PSSI Klarifikasi Status Proyek Training Center Timnas di IKN
Partaiberita.com – Isu mengenai pusat pelatihan tim nasional Indonesia yang berlokasi di Ibu Kota Nusantara kembali menjadi perbincangan hangat. Erick Thohir, selaku Ketua Umum PSSI, memberikan penjelasan resmi terkait hal ini. Venue bersejarah tersebut memang dibangun menggunakan dana hibah dari FIFA, namun ada beberapa hal yang perlu diluruskan.
Kontroversi ini bermula dari unggahan ulang sebuah video Presiden ke-7 Republik Indonesia, Joko Widodo, melalui akun Threads bernama @cocot_bersama. Dalam rekaman tersebut, sang presiden menyoroti kondisi fasilitas yang dinilai belum rampung sepenuhnya. Padahal, proyek ini telah menggunakan anggaran dari FIFA dan seharusnya sudah dapat dimanfaatkan oleh para atlet.
Klarifikasi Sumber Pendanaan
Erick menanggapi pernyataan tersebut dengan tegas. Ia menegaskan bahwa pembangunan Training Center tidak sepenuhnya bergantung pada bantuan FIFA. Terdapat kolaborasi penting antara federasi sepak bola Indonesia dengan pemerintah negara.

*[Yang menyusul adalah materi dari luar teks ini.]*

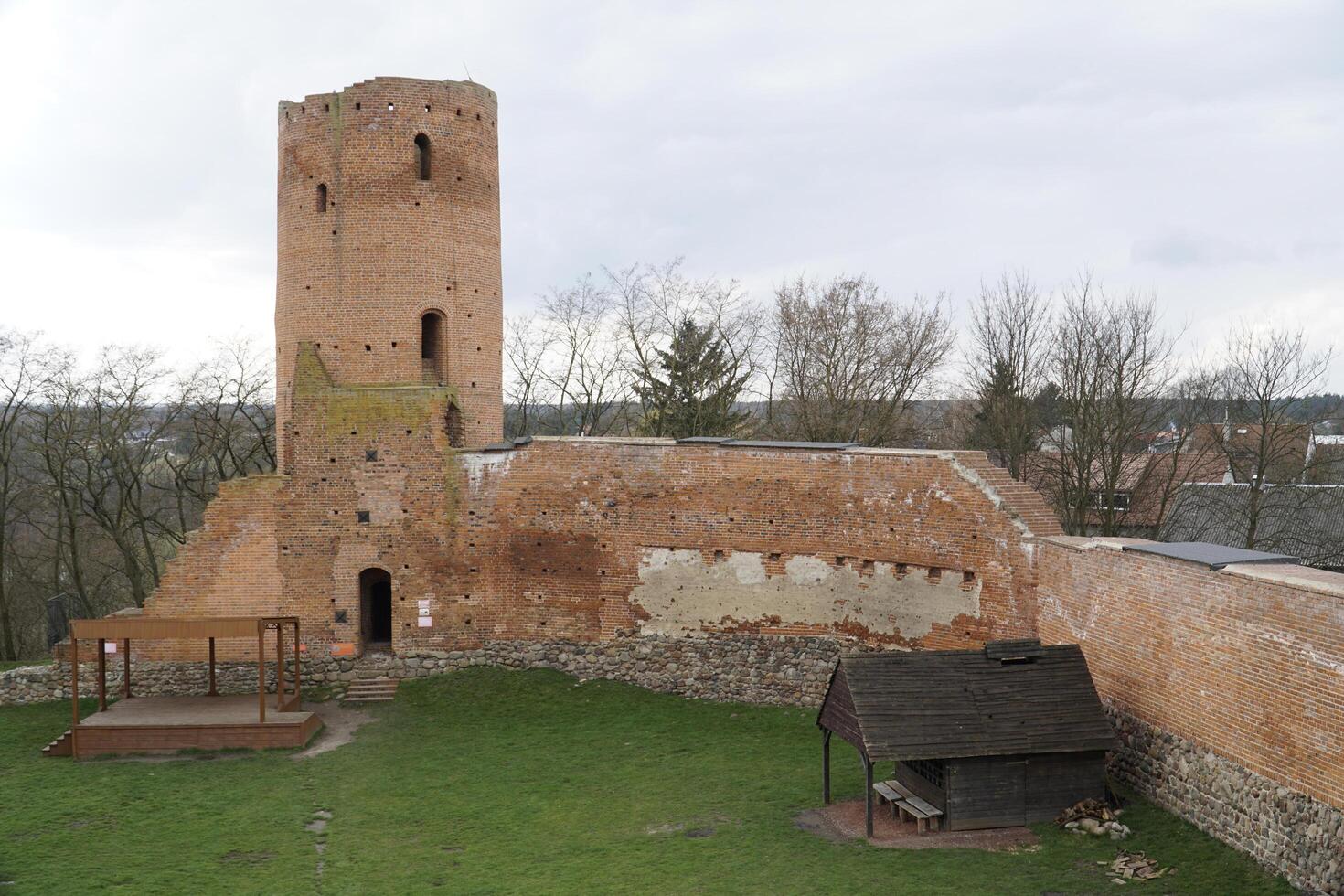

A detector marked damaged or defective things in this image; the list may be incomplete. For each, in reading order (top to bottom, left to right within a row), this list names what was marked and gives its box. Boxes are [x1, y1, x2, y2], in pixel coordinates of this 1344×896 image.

peeling plaster [629, 545, 980, 636]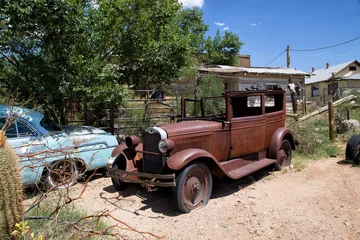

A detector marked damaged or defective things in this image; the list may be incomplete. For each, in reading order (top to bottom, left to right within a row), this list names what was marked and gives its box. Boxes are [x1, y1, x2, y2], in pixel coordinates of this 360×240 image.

rusty antique car [108, 89, 296, 213]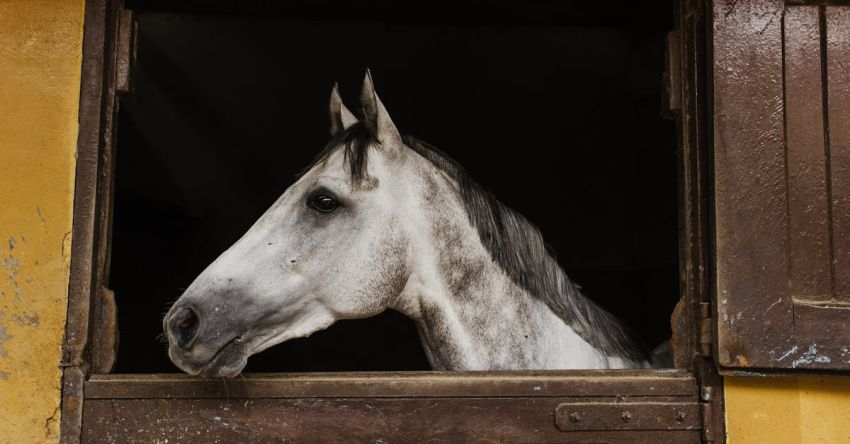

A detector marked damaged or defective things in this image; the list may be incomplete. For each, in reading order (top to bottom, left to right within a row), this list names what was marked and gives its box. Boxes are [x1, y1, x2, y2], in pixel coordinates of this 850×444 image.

rusty metal bracket [552, 400, 700, 432]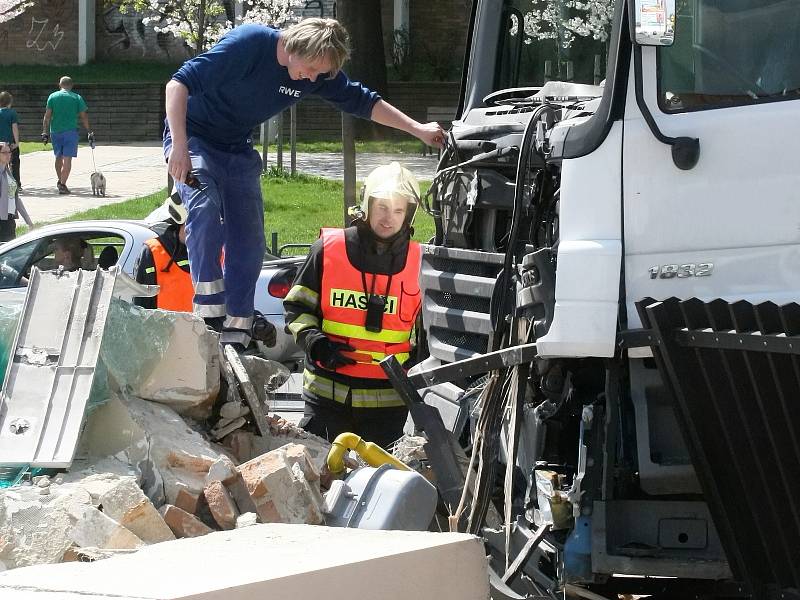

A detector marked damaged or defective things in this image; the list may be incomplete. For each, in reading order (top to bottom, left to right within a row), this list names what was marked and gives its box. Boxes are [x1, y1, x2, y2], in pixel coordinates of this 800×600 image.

damaged truck front [416, 0, 800, 596]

Training Center IKN itu bekerja sama pemerintah dan FIFA. Tanahnya dari Pemerintah Republik, sebagian dananya dari FIFA, sebagian dananya dari PSSI. Makanya jadi itu.

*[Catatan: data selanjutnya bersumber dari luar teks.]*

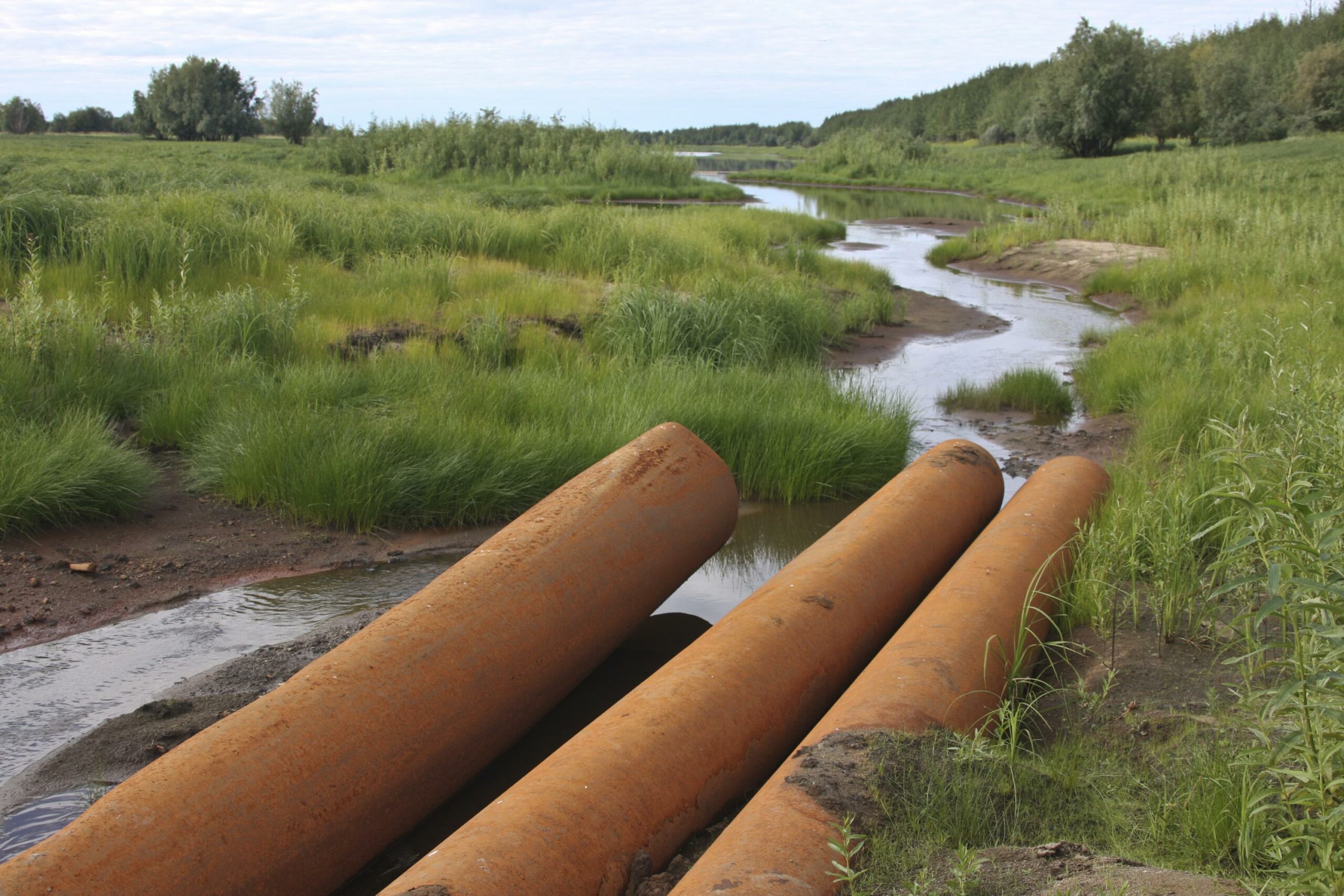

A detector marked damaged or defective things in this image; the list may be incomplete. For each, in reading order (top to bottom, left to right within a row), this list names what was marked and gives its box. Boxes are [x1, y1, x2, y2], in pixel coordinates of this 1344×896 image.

corroded pipe surface [0, 421, 736, 896]
large rusted pipe end [0, 421, 736, 896]
rust stain on pipe [0, 424, 736, 896]
rusty metal pipe [0, 424, 736, 896]
corroded pipe surface [373, 440, 1005, 896]
rust stain on pipe [373, 440, 1005, 896]
rusty metal pipe [373, 440, 1005, 896]
rust stain on pipe [666, 459, 1107, 892]
rusty metal pipe [666, 459, 1107, 892]
corroded pipe surface [666, 457, 1107, 896]
large rusted pipe end [669, 457, 1112, 896]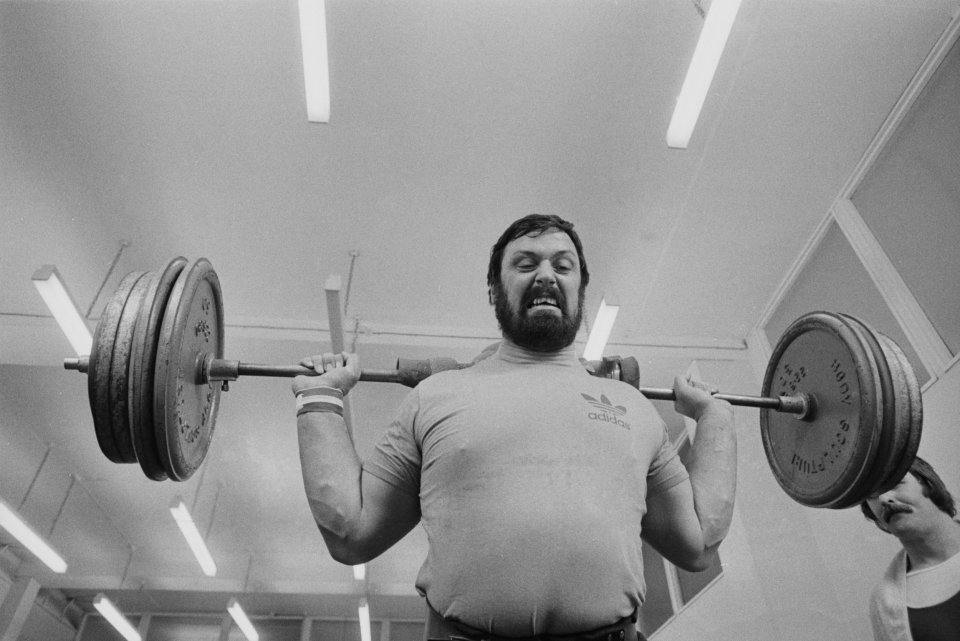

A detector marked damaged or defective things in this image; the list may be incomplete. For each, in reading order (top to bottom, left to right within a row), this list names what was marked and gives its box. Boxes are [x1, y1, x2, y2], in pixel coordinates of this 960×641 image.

rusted weight plate [90, 272, 148, 462]
rusted weight plate [106, 272, 153, 462]
rusted weight plate [128, 255, 187, 480]
rusted weight plate [155, 256, 224, 480]
rusted weight plate [756, 312, 884, 508]
rusted weight plate [836, 312, 904, 508]
rusted weight plate [872, 332, 920, 492]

Penjelasan ini disampaikan Erick saat memberikan wawancara di Kantor Kemenpora pada hari Jumat, 31 Juli 2026. Mantan Presiden Inter Milan tersebut juga mengungkap alasan mengapa fasilitas belum bisa digunakan secara optimal.
Kendala Administratif dan Transisi Pemerintahan
Menurut Erick, hambatan utama terletak pada proses serah terima lahan. Secara administratif, prosedur dari pihak pemerintah baru saja tuntas dilakukan. Namun, jeda waktu yang panjang terjadi karena adanya transisi pemerintahan serta penataan ulang struktur kementerian di tingkat nasional.

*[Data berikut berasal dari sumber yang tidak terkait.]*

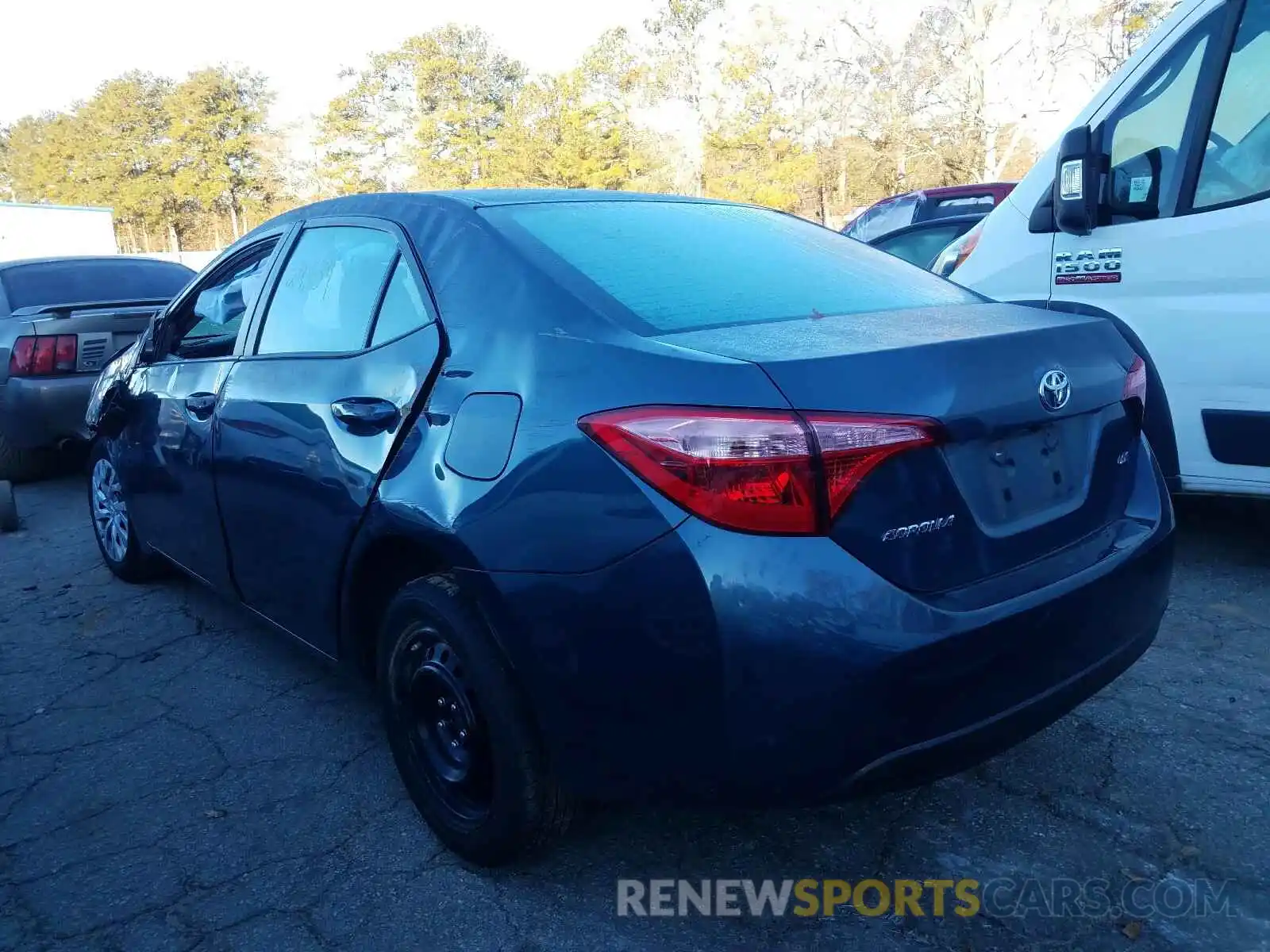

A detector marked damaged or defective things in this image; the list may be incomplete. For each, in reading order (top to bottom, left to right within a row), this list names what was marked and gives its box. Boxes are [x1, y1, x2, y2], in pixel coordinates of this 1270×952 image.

cracked asphalt pavement [2, 479, 1270, 949]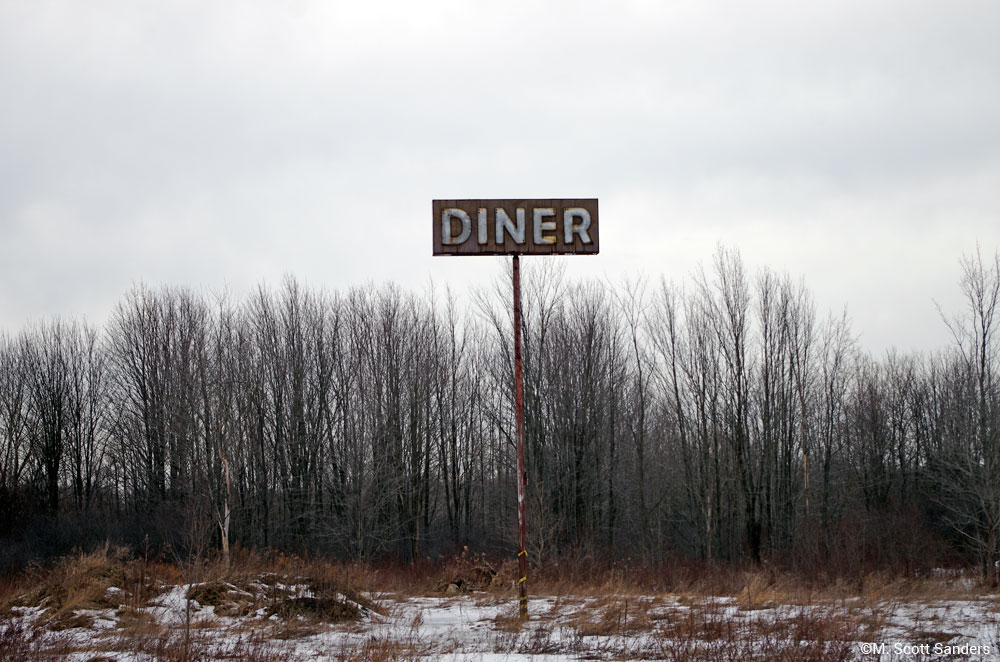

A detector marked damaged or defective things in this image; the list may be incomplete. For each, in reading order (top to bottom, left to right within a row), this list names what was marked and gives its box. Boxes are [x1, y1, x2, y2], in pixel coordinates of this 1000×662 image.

rusted pole [516, 255, 532, 624]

Ketelitian dalam proses serah terima sangat krusial untuk mencegah potensi sengketa atau masalah hukum di masa depan. Erick memberikan contoh nyata terkait hal ini. Beberapa proyek pembangunan stadion yang dikerjakan oleh pemerintah pusat sempat mengalami kendala serupa.
Kasus-kasus tersebut terjadi karena keterlambatan serah terima ke pemerintah daerah. Akibatnya, ketika terjadi kerusakan pada fasilitas, muncul ketidakjelasan mengenai pihak mana yang harus menanggung biaya perbaikan. Oleh karena itu, Erick menekankan pentingnya penyelesaian administrasi dengan cermat agar tidak menimbulkan masalah di kemudian hari.